-- start Excerpt provided --

0

This is my Scrapy custom regex pipeline code:

for p in item['code']:
        for search_type, pattern in RegEx.regexp.iteritems():
            s = re.findall(pattern, p)
                if s:
                    return item
                else: 
                    raise DropItem

And this is my ReGex code:

class RegEx(object):
regexp = {
    'email' : re.compile('liczba'), 'whatever' : re.compile(r'mit'), 'blu' : re.compile(r'houseLocked'),}

Not real compiled regex as just for demo purposes.

This works, but once a match is found, and "return item" is triggered, the rest is dropped.

Is is possible to continue iterating in the Scrapy pipeline?

I've been at this for 4 days and tried every permutation you can imagine, but always the same result.

I'm either missing the obvious or this is not straightforward.

If not possible in this manner, any recommendations for a new route greatly appreciated.

Stuart
  • 11
  • " and "return item" is triggered, the rest is dropped." what do you mean by rest is dropped? rest of the items? or that the loop just breaks and stops at that point? – Granitosaurus Jan 30 '17 at 18:57
  • If I set 3 regex's as above and I already know one of each exists in one of the web pages to be scraped, only one match is returned and one URL of scraped data. I just don't know why this is happening. I believe it continuous scraping, but simply assigns them as "dropped". It's weird. – Stuart Jan 30 '17 at 19:02

1 Answers1

1

The process_item() method in scrapy pipeline should only processes one item. If you raise DropItem or return something, you break the loop and discard the rest of the parsing.

Your loop will break after first regex match you are doing because both return item and DropItem break the loop and stops the current pipeline - in other words it will break on the first loop.

To remedy that just move DropItem outside of the main loop:

def process_item(self, item):
    for p in item['code']:
        for search_type, pattern in RegEx.regexp.iteritems():
            if re.findall(pattern, p):
                return item  # one match found == item is valid, return
    # if this is reached, it means no matches were found
    # and we don't want this item
    raise DropItem
Granitosaurus
  • 20,530
  • 5
  • 57
  • 82

-- end Excerpt provided --
-- start Data shown --

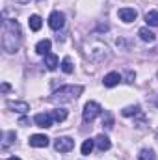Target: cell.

-- end Data shown --

* Prompt 1: In the Scrapy pipeline thread, rewrite the passage from "This works, but" to "is not straightforward.", substituting "combination" for "permutation".
* Prompt 2: Translate this sentence from the Scrapy pipeline thread into Spanish: "This works, but once a match is found, and "return item" is triggered, the rest is dropped."

* Expected output 1:
This works, but once a match is found, and "return item" is triggered, the rest is dropped.

Is is possible to continue iterating in the Scrapy pipeline?

I've been at this for 4 days and tried every combination you can imagine, but always the same result.

I'm either missing the obvious or this is not straightforward.

* Expected output 2: Esto funciona, pero una vez que se encuentra una coincidencia y se activa "return item", el resto se descarta.